Optional prerequisites
Connect Access integrations: Integrations are the lifeblood of Access Management - giving visibility into all the user accounts within that system. Before offboarding personnel, connect your key systems to Vanta. Learn more
Set security owners: When assigning deprovisioning tasks to system admins for terminated personnel, Vanta sets the default value to the system’s security owner in Vendors. By setting this field in advance, you’ll save yourself time later. Learn more
Set up Access Requests: When personnel are terminated, Vanta surfaces all their known accounts from past access requests, even for systems not integrated with Vanta. We recommend setting up Access Requests in Vanta if you haven’t yet to get full visibility. Learn more
Get started
From the left-hand navigation, select Personnel and then People.
On the People page, you can view all personnel who have been terminated.
Click on a terminated person and open the task to Deprovision accounts.

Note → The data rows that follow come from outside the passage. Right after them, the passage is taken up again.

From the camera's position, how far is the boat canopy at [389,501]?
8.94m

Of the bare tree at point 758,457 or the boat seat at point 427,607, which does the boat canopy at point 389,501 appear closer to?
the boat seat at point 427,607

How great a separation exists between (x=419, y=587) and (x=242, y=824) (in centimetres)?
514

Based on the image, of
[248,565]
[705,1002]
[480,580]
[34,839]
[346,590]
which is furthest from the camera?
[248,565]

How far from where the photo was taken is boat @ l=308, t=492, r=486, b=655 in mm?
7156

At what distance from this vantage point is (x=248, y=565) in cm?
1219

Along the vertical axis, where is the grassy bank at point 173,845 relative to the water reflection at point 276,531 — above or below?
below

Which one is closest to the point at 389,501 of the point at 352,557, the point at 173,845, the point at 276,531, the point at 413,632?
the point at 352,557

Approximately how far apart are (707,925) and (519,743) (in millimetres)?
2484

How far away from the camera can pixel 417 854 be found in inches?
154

Review accounts and assign deprovisioning tasks
Once you’ve opened the task, you’ll see all the accounts owned by the terminated employee that are known to Vanta. There are two types of accounts:
Integrated accounts: These are accounts in systems that are integrated with Vanta. Vanta will automatically verify that these accounts are deprovisioned via the integration.
Manual accounts: These are accounts in systems that are not integrated with Vanta that are tracked from past access requests. The system’s admin (or you) will need to manually verify that the account has been deprovisioned.

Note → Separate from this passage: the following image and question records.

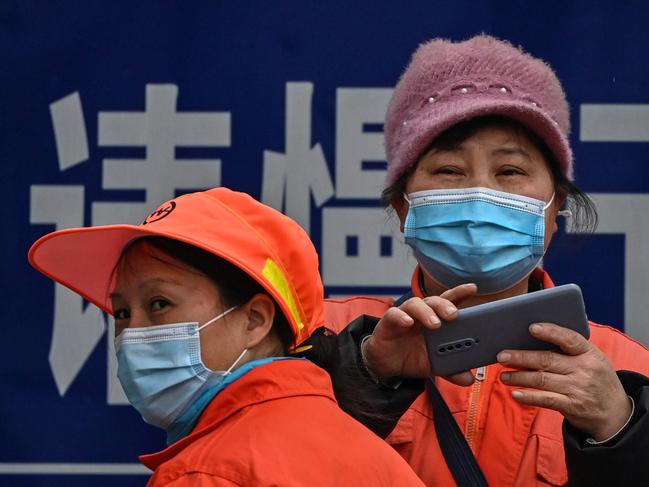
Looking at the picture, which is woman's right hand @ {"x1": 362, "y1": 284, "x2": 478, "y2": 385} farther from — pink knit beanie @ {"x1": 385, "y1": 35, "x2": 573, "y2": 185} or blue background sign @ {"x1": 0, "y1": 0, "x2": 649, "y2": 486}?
blue background sign @ {"x1": 0, "y1": 0, "x2": 649, "y2": 486}

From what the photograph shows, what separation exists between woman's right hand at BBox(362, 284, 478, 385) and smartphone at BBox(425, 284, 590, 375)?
37 millimetres

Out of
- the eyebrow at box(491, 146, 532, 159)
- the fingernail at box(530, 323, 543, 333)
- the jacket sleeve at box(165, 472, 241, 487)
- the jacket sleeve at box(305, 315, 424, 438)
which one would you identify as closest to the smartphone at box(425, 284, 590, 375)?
the fingernail at box(530, 323, 543, 333)

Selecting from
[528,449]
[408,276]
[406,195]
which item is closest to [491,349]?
[528,449]

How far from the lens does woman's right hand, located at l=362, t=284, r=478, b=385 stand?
171 cm

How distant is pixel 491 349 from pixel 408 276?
1.21 m

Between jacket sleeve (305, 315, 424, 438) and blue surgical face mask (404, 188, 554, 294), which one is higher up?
blue surgical face mask (404, 188, 554, 294)

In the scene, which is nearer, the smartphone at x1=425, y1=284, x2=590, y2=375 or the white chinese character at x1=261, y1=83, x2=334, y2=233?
the smartphone at x1=425, y1=284, x2=590, y2=375

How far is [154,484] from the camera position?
1416mm

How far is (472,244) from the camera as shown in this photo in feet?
6.20

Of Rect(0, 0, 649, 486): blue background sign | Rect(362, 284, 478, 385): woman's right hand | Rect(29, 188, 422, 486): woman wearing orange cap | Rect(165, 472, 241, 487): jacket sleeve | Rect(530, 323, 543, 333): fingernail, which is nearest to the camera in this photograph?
Rect(165, 472, 241, 487): jacket sleeve

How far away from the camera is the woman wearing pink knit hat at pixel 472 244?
1.80m

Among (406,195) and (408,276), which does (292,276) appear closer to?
(406,195)

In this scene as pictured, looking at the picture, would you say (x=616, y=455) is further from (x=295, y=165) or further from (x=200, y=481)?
(x=295, y=165)

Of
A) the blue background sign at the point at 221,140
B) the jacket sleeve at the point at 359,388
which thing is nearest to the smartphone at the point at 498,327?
the jacket sleeve at the point at 359,388
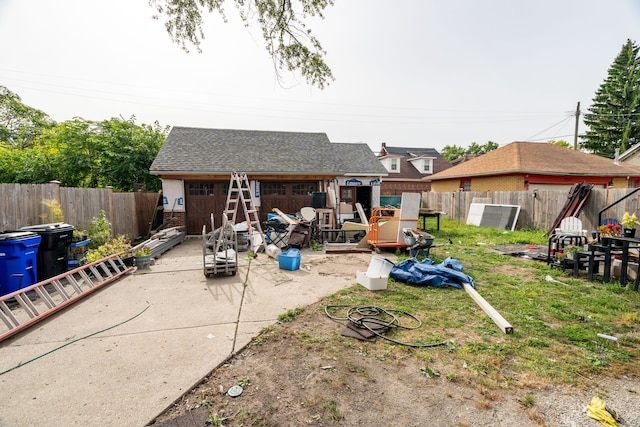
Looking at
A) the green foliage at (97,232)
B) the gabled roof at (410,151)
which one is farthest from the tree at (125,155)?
the gabled roof at (410,151)

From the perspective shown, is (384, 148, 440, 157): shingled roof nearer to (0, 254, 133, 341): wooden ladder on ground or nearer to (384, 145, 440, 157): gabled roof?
(384, 145, 440, 157): gabled roof

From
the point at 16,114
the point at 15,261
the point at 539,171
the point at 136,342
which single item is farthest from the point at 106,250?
the point at 16,114

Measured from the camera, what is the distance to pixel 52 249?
214 inches

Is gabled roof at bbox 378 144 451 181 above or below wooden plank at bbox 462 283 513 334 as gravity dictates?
above

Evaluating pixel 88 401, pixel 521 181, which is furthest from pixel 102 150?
pixel 521 181

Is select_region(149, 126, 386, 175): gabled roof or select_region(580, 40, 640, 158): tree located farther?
select_region(580, 40, 640, 158): tree

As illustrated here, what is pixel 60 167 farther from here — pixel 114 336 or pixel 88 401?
pixel 88 401

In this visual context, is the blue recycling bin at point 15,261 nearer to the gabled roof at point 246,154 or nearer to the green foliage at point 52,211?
the green foliage at point 52,211

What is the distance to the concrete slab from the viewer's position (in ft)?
7.61

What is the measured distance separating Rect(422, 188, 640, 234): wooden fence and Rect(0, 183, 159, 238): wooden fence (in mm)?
14952

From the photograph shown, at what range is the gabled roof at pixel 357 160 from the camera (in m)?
14.6

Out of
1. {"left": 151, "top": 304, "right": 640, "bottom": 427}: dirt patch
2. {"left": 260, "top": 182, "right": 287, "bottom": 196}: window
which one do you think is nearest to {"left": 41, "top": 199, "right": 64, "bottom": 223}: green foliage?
{"left": 151, "top": 304, "right": 640, "bottom": 427}: dirt patch

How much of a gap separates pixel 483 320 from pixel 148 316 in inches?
184

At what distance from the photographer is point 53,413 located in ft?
7.30
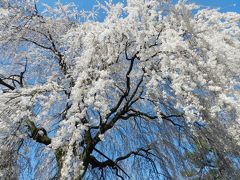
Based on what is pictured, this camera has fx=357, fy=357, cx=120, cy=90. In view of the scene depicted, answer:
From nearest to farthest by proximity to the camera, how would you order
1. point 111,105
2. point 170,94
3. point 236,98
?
point 236,98
point 170,94
point 111,105

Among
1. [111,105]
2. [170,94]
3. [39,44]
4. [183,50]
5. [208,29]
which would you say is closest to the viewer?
[183,50]

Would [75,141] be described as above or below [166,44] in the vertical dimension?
below

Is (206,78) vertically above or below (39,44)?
below

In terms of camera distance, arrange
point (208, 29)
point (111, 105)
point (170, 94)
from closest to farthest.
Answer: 1. point (208, 29)
2. point (170, 94)
3. point (111, 105)

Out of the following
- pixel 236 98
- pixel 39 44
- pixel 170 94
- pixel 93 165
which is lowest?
pixel 236 98

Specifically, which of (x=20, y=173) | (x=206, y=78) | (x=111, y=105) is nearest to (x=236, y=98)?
(x=206, y=78)

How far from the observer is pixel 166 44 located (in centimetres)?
482

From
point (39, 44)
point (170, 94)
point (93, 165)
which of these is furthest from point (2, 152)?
point (170, 94)

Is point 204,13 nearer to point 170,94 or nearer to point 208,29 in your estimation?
point 208,29

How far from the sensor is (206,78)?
470cm

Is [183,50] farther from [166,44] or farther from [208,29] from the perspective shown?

For each account, you’ll need to either:
Assign the system admin responsible for deprovisioning the account. This should be the owner of the system (if this is you, assign it to yourself). This value will be auto-populated from the vendor security owner.
Reassign the account (if it’s being taken over by a current employee)
Coming soon: Soon, you will be able to automatically deprovision accounts for select systems directly from this page!
Review systems based on personnel groups and assign deprovisioning tasks
In some cases, you may want to check a system and confirm that the terminated employee does not have an account (or if they do, that it’s been deprovisioned) even when there isn’t a known account. You can accomplish this in Vanta by assigning specific systems to groups of employees on the Groups Page. If you take advantage of this functionality, the list of systems assigned will also appear on this page.
For each system, you’ll need to either:
Assign the system admin responsible for confirming no account exists (or deprovision it if it does)
Ignore the account (if confirmation is not needed)
Start the deprovisioning process
Once every account has a system admin assigned, click Start deprovisioning.
At this point, system admins will be assigned deprovisioning tasks and will receive notifications. Note: notifications are batched and can take up to 5 minutes.
Experience for system admins
Once the deprovisioning process is kicked off, system admins will be assigned the deprovisioning tasks. Each task contains the information the system admin needs to deprovision the account: the system name, account name, former owner, and entitlements.
Users can view all the deprovisioning tasks assigned to them on the Deprovisioning tasks page in Access. Note: owners of deprovisioning tasks can only see this page and will not get access to the People Page.
Once you receive a deprovisioning task, go into the relevant system and deprovision the account.
Once you’ve done so, click Confirm account as deprovisioned.
Note: if a system is integrated with Vanta, we will automatically close the task if we detect that the account has been deprovisioned.
Coming soon: System admins will be able to receive and complete deprovisioning tasks directly in Slack!
Monitor deprovisioning
Once deprovisioning tasks have been assigned, you can monitor the status of every account. For each account, you’ll also be able to:
View the associated deprovisioning task
Mark the account as deprovisioned + close the deprovisioning task (if this is an integrated account, you’ll need to override the status from the integration)
Open a URL to the system itself
For each account and system you’ll be able to see the status (whether or not the account has been deprovisioned). For each deprovisioned account, you can hover over the “Deprovisioned” status to view when it was verified as deprovisioned and how (via integration or if via manual confirm, who confirmed and when).